But why do we eat more when we’ve not had enough sleep? This question has puzzled researchers and has resulted in a number of hypotheses. Perhaps less sleep means that our energy expenditure increases, leading to a higher caloric burn and a greater appetite. Maybe more time awake just means there’s more time available to eat — let’s call it “opportunistic snacking.” Perhaps the appetite-regulating hormones leptin and ghrelin play a role.
Research in this area has pointed in a different direction — toward reward valuation.
In short, getting less sleep seems to make food more rewarding — especially salty, sugary, high-fat foods.
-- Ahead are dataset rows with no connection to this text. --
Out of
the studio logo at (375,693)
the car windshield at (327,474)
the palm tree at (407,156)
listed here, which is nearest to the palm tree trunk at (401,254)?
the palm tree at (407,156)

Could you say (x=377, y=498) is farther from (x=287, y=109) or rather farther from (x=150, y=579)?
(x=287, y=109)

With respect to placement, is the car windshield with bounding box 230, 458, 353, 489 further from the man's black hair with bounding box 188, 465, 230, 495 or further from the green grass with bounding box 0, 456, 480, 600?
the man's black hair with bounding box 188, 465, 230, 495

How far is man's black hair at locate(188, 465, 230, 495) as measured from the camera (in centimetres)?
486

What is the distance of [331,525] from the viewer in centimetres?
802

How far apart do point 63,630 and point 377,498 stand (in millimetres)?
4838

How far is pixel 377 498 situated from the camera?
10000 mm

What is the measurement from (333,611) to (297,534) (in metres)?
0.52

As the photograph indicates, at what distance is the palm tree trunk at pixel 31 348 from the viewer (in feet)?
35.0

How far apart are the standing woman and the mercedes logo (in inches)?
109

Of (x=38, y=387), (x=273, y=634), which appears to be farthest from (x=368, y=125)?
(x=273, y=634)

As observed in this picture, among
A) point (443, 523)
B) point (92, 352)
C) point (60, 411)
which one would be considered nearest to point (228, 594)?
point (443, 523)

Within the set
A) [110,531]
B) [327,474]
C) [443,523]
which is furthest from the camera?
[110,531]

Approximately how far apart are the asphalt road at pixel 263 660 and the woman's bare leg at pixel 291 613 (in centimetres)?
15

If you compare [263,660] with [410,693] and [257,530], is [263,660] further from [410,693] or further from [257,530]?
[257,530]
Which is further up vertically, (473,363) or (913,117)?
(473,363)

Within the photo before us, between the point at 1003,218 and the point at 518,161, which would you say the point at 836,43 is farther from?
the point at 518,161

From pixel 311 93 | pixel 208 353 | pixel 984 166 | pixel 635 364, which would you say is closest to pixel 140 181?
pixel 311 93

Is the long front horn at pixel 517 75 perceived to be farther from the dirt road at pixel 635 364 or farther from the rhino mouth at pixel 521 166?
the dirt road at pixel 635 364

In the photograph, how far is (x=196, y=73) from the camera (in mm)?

Sleep deprivation makes us crave energy-dense foods, and these foods simply taste better to a sleep-deprived brain.
Does the opposite hold true? Does sleeping more improve diet quality?
There’s a lot less research in this area, but studies suggest that sleep extension (in people who are short-sleepers) reduces the desire for sweet and salty foods and may reduce people’s intake of carbohydrates and sugar.
How diet affects sleep
Before delving into the specific effects of different foods and nutrients on sleep, let’s get basic.
We’ve all heard of melatonin, the so-called “sleep hormone.” In reality, it does much more, but its primary role is to modulate our sleep-wake cycle.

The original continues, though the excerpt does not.